Out of the listing below, copy every line that carries the string "with".
TASK INPUTS below:
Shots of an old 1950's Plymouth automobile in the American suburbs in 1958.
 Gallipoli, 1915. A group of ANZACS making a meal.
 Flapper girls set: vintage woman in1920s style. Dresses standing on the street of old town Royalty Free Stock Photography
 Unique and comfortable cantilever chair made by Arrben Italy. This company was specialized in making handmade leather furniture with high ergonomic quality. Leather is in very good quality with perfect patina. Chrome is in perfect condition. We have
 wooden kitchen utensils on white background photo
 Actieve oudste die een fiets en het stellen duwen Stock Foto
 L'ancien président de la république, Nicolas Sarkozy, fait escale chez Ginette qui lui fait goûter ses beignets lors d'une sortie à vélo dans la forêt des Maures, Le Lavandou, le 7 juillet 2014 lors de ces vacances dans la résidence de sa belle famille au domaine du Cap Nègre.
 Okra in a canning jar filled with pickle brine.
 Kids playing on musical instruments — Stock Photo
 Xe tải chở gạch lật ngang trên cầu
End of TASK INPUTS.
• OUTPUT BELOW:
 Unique and comfortable cantilever chair made by Arrben Italy. This company was specialized in making handmade leather furniture with high ergonomic quality. Leather is in very good quality with perfect patina. Chrome is in perfect condition. We have
 Okra in a canning jar filled with pickle brine.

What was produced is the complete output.